Extracted material:
■ ■ ■

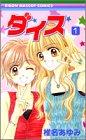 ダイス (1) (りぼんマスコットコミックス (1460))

■ ■ ■

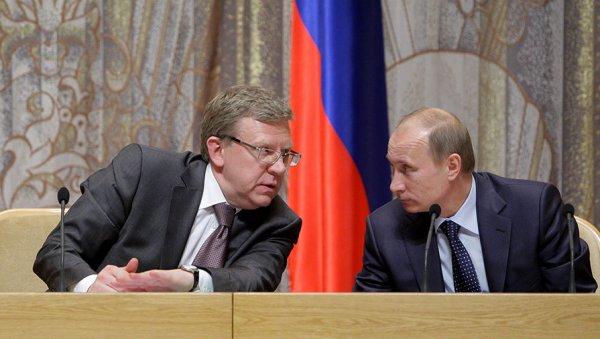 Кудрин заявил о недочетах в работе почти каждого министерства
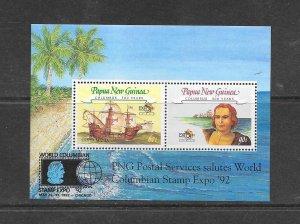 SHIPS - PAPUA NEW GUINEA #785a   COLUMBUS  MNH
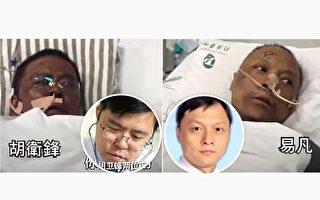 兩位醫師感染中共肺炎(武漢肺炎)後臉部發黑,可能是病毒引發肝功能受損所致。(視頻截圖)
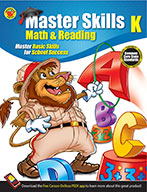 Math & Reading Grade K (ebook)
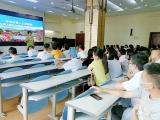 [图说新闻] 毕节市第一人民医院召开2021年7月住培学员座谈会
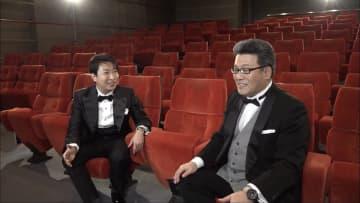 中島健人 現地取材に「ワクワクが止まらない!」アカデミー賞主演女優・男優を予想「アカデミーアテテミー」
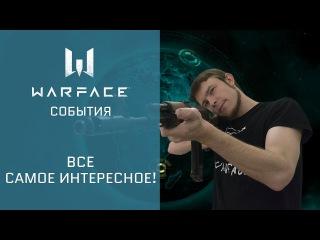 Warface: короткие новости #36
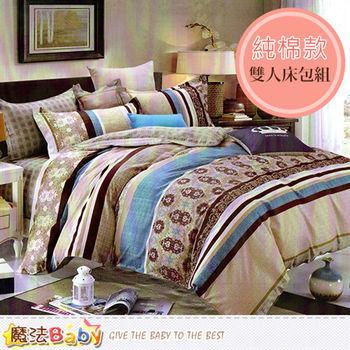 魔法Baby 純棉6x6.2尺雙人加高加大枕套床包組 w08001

■ ■ ■

What needs to be done: In the entries above, find the line containing "Warface: короткие новости #36" and the line containing "魔法Baby 純棉6x6.2尺雙人加高加大枕套床包組 w08001"; give again exactly those two lines and every line between them, minus the pictures.

Exercise result:
 Warface: короткие новости #36
 魔法Baby 純棉6x6.2尺雙人加高加大枕套床包組 w08001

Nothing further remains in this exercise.